OSI has backed digital wellness technology company BioBeats, which was founded by University of Surrey faculty and counts multiple corporates among its shareholders.

BioBeats, a UK-based digital wellness technology company co-founded by University of Surrey faculty, closed a £2.4m ($3m) round led by university venture fund Oxford Sciences Innovation (OSI) on Tuesday.

The round also included investment firm White Cloud Capital and VC firm IQ Capital.

Founded in 2012, BioBeats is developing digital products that apply artificial intelligence to data collected from wearable devices to help monitor and improve human wellbeing.

Its flagship product is a mobile app-accessible course on controlling occupational stress called BioBase, piloted in 2015 in partnership with insurance firm Axa and banking group BNP Paribas.

The capital will support BioBeats’ efforts to secure custom for BioBase globally.

BioBeats was founded by chief science officer David Plans, a lecturer in entrepreneurship and innovation at Surrey whose focus includes using media algorithms in healthcare, and chief technology officer Davide Morelli, research fellow at Surrey.

The pair were helped by entrepreneur Nadeem Kassam, who remains a director at the company.

Plans and Morelli have agreed to begin doctoral work at Oxford in biomedical engineering and experimental psychology following the OSI investment to expose BioBeats’ technology to greater levels of peer review and validation.

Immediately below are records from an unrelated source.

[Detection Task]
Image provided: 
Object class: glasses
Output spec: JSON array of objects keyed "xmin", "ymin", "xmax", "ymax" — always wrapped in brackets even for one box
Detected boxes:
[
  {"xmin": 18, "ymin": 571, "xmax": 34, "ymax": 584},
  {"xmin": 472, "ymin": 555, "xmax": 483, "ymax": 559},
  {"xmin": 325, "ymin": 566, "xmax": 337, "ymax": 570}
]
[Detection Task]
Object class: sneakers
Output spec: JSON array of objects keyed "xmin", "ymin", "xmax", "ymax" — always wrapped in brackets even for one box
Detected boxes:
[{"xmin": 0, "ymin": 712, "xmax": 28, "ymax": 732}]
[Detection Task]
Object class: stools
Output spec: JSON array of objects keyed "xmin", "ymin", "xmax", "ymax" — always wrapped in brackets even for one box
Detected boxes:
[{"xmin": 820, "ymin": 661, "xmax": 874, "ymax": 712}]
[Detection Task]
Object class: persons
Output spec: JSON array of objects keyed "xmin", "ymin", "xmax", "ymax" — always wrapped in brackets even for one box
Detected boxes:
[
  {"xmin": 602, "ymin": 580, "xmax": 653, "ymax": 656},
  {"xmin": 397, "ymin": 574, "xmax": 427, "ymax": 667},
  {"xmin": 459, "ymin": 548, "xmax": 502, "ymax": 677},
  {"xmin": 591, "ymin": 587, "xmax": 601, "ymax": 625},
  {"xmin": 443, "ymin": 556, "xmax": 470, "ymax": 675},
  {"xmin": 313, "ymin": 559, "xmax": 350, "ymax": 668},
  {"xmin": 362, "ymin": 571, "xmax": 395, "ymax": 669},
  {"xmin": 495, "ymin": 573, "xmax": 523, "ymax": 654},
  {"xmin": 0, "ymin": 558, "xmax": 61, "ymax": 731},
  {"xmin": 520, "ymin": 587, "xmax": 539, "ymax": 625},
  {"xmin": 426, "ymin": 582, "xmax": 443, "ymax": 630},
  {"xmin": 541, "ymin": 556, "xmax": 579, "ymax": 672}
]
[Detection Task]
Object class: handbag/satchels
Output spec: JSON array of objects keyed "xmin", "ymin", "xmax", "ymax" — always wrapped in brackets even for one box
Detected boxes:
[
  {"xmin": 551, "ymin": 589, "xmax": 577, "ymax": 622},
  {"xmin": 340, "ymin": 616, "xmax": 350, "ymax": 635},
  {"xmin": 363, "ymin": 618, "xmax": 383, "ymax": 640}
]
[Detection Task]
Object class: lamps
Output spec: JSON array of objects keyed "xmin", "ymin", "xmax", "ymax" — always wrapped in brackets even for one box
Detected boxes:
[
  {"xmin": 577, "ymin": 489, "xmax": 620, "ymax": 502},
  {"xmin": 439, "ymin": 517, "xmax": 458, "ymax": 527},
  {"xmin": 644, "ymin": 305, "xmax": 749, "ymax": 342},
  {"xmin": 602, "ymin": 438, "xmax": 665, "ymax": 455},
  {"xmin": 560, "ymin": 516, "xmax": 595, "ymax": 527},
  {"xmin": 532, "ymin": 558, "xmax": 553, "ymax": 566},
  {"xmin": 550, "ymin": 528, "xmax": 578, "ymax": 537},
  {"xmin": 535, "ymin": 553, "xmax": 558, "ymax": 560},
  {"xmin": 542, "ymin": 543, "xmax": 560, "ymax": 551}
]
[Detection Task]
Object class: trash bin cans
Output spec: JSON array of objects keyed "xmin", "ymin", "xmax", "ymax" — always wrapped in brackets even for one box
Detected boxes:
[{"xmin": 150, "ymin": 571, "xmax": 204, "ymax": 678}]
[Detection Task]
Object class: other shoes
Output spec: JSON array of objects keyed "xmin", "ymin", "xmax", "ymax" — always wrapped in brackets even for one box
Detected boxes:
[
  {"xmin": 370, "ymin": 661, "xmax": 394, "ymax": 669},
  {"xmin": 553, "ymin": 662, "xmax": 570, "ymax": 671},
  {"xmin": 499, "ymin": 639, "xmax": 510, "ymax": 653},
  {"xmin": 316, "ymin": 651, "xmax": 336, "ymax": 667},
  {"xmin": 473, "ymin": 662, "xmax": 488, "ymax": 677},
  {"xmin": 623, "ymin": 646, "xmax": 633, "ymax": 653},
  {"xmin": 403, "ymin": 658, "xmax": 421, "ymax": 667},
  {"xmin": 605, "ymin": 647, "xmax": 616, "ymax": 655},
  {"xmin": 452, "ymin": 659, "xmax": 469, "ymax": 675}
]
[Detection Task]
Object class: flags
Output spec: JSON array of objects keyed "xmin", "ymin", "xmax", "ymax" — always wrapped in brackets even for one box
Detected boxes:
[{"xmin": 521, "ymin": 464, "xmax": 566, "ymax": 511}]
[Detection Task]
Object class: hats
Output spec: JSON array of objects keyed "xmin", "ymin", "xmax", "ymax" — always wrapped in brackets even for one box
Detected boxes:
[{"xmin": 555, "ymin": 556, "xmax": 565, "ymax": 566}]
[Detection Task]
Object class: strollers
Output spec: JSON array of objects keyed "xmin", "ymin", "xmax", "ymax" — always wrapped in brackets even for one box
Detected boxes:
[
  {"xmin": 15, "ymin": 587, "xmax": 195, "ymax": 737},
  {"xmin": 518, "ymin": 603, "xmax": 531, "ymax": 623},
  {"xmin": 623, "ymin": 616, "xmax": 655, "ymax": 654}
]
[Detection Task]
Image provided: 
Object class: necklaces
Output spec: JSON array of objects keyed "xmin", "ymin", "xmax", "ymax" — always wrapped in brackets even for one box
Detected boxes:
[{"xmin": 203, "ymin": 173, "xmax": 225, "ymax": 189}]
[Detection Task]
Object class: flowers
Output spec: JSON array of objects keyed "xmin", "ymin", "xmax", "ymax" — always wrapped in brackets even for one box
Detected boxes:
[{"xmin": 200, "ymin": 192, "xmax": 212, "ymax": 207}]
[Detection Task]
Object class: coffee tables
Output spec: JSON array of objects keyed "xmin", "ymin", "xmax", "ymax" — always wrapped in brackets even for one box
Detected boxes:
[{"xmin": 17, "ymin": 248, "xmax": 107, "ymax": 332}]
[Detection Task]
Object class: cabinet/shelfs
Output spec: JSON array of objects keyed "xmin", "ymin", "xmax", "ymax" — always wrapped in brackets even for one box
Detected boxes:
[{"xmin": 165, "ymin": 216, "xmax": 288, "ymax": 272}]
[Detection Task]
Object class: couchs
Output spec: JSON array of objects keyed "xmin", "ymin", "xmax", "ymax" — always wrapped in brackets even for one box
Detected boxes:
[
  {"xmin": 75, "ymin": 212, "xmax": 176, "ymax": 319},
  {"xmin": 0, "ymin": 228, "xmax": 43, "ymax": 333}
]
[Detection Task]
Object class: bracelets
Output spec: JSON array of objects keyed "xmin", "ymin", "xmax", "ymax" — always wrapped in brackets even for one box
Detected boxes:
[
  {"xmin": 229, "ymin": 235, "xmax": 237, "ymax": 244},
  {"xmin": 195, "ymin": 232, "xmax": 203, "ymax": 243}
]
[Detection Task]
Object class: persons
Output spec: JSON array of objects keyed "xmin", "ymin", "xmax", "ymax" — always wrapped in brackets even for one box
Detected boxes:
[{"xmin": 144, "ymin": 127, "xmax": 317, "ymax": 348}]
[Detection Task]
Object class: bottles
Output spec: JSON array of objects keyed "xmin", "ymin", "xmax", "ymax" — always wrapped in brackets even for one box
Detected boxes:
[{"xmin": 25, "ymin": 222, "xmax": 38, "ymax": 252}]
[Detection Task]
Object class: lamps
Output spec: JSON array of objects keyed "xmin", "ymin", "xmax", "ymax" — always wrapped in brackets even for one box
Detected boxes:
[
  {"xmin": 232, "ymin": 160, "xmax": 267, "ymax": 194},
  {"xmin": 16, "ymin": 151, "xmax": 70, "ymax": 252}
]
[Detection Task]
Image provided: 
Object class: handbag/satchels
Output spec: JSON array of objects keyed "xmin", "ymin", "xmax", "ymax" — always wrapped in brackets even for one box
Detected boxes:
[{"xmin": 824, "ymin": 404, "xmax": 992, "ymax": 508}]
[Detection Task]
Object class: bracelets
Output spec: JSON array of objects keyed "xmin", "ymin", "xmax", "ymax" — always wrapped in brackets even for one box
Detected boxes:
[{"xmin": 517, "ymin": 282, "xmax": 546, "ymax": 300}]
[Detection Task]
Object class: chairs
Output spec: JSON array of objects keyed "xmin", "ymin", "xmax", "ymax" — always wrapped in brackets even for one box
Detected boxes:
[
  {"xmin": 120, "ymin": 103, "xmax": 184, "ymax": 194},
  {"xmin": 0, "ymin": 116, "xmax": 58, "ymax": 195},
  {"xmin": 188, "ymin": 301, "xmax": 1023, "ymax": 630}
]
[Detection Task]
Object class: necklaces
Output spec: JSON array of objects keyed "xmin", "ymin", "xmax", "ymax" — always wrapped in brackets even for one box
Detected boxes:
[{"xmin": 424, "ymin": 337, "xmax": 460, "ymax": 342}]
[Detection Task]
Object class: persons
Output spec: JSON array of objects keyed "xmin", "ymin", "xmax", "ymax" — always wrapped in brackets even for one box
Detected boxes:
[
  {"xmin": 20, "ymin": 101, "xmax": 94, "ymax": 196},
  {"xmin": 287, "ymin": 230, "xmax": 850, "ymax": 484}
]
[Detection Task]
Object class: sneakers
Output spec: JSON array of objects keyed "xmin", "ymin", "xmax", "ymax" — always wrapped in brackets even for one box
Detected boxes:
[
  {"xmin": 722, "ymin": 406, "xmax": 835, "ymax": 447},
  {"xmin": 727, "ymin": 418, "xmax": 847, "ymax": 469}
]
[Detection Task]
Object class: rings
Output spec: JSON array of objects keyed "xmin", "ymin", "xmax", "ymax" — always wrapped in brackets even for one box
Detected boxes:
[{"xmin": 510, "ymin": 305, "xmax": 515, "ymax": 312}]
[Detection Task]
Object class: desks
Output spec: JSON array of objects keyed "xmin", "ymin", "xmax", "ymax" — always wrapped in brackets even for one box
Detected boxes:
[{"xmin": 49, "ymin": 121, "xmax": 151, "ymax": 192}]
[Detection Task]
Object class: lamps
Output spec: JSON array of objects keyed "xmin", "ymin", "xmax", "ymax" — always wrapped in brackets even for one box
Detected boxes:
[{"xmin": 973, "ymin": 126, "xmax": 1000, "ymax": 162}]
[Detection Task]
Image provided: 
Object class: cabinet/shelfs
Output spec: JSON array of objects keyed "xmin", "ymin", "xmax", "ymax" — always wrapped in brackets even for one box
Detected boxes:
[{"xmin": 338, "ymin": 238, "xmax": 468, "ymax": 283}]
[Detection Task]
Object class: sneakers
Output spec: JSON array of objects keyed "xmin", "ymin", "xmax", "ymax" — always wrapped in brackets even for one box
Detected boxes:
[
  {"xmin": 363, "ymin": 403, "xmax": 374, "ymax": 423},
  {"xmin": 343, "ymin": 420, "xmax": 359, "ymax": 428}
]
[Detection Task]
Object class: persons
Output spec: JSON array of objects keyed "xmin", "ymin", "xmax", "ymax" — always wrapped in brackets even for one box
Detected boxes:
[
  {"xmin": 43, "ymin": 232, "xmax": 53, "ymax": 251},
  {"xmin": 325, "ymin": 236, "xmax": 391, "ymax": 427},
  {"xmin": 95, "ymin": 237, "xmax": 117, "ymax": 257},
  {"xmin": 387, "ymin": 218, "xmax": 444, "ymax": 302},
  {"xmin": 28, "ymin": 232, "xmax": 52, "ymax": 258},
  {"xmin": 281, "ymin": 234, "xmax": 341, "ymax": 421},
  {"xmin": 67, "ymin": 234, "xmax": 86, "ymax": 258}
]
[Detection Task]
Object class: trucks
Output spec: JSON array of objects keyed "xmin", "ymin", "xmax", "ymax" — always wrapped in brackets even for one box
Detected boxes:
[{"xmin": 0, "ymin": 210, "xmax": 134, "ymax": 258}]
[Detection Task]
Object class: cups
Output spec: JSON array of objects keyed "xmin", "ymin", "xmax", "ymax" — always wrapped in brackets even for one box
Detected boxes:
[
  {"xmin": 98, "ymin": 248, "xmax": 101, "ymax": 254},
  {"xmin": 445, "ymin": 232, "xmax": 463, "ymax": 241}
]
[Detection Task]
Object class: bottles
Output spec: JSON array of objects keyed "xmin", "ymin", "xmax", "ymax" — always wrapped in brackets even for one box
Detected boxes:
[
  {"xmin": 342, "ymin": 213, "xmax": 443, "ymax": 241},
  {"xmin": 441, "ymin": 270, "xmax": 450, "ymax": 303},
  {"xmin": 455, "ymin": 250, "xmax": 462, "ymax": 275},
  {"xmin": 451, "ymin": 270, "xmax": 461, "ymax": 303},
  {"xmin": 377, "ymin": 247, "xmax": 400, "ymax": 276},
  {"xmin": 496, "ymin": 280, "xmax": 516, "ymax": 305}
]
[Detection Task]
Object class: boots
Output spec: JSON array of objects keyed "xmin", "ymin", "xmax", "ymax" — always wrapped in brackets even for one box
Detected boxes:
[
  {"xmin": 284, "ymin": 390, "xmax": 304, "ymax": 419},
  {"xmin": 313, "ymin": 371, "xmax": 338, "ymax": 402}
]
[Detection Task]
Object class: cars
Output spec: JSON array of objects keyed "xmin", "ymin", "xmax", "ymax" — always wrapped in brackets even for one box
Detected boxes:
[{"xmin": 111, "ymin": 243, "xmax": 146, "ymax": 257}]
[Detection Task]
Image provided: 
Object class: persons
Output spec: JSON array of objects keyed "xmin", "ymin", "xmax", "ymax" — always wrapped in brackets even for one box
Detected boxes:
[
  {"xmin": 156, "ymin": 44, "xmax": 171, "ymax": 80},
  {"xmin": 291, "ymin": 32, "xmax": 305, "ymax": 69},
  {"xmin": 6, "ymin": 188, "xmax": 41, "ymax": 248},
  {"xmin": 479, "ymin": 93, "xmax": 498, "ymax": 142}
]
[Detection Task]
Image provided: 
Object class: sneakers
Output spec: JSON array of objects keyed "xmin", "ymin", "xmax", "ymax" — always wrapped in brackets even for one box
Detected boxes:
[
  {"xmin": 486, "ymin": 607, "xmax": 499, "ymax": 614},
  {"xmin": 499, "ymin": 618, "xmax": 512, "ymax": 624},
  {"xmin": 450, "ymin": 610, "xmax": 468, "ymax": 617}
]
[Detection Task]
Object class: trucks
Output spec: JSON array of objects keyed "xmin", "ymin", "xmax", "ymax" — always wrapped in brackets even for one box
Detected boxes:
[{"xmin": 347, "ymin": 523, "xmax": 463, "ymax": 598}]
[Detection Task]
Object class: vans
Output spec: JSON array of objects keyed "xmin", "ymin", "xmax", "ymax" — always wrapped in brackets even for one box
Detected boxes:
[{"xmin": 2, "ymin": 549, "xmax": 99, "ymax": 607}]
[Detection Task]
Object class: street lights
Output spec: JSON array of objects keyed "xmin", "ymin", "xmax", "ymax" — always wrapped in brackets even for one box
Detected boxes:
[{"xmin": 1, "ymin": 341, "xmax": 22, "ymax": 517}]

Samsung Next, a corporate venturing arm of consumer electronics supplier Samsung, backed BioBeats’ White Cloud-led $2.3m round in 2016 with participation from Axa Venture Partners, Axa’s corporate venturing unit, and IQ Capital.

The business had been backed by Italian Angels for Growth in October 2014, though further details could not be ascertained, after disclosing $300,000 from unnamed investors that July, according to a regulatory filing.

BioBeats secured $650,000 in a 2013 seed round backed by record label Cantora Records, Eniac Ventures, Zhen Fund and assorted private investors. Investment firm Zynik Capital also lists BioBeats in its portfolio, though it is not clear when it invested.